---------- Teks Kutipan

PENELITI Ahli Utama Bidang Teknologi Penginderaan Jauh Badan Riset dan Inovasi Nasional (BRIN) Dr.M.Rokhis Khomarudin menilai terjadinya eksploitasi lahan yang rawan menyebabkan cepatnya terjadi land subsidence atau penurunan muka tanah.
Banyak eksploitasi pemanfaatan lahan, perubahan penutupan lahan yang sangat cepat, pemukiman dan garis pantai berubah di Pantai Utara (Pantura).
"Perubahan ini juga didukung dominasi tanah lunak yang terjadi di Utara Jawa. Sementara di Selatan Jawa relatif tidak ada tanah lunak kecuali Kawasan Pangandaran kemudian di daerah Pantai Selatan Pacitan," kata Rokhis dalam Webinar ID COMM, Kamis (16/9).
Berdasarkan hasil riset pihaknya menggunakan citra satelit terdapat 5 kota yang mengalami penurunan muka tanah di Wilayah Pantura yakni DKI Jakarta berkisar antara 0,1-8 cm/ tahun, Kota Bandung berkisar antara 0,1-4,3 cm/ tahun, Kota Cirebon berkisar antara 0,28-4 cm/ tahun, Kota Semarang berkisar antara 0,9-6 cm/ tahun, Kota Surabaya berkisar antara 0,3-4,3 cm/ tahun, dan Kota Pekalongan berkisar antara 2,1-11 cm/ tahun.
"Di daerah Pekalongan beberapa titik diprediksi akan di bawah permukaan laut pada 2031 cukup besar juga wilayahnya. Selain itu di Daerah Semarang juga terjadi penurunan," ujarnya.
Selain itu penurunan muka tanah juga terjadi karena di beberapa wilayah Indonesia yang tanahnya tidak stabil atau lunak yang tersusun dari endapan alluvial seperti gambut dan bila ditumpangi bangunan dan penyedotan air tanah yang cukup besar di perkotaan akan mudah penurunan muka tanah.

--------------------
---------- Data Tersedia

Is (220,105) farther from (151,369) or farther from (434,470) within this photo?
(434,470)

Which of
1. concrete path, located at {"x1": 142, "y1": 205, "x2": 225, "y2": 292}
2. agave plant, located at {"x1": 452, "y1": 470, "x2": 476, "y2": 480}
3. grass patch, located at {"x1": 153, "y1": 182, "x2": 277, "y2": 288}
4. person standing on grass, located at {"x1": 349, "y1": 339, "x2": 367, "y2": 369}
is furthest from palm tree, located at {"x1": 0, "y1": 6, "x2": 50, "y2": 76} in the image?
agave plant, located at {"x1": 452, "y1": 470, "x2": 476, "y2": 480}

--------------------

:: Perintah Soal ::
Tuliskan kembali seluruh bagian teks tentang penurunan muka tanah mulai dari "Selain itu penurunan" sampai dengan "mudah penurunan muka tanah.", dengan menukar kata "gambut" menjadi "lempung". Kerjakan hanya berdasarkan teks, bukan materi.

:: Pembahasan Jawaban ::
Selain itu penurunan muka tanah juga terjadi karena di beberapa wilayah Indonesia yang tanahnya tidak stabil atau lunak yang tersusun dari endapan alluvial seperti lempung dan bila ditumpangi bangunan dan penyedotan air tanah yang cukup besar di perkotaan akan mudah penurunan muka tanah.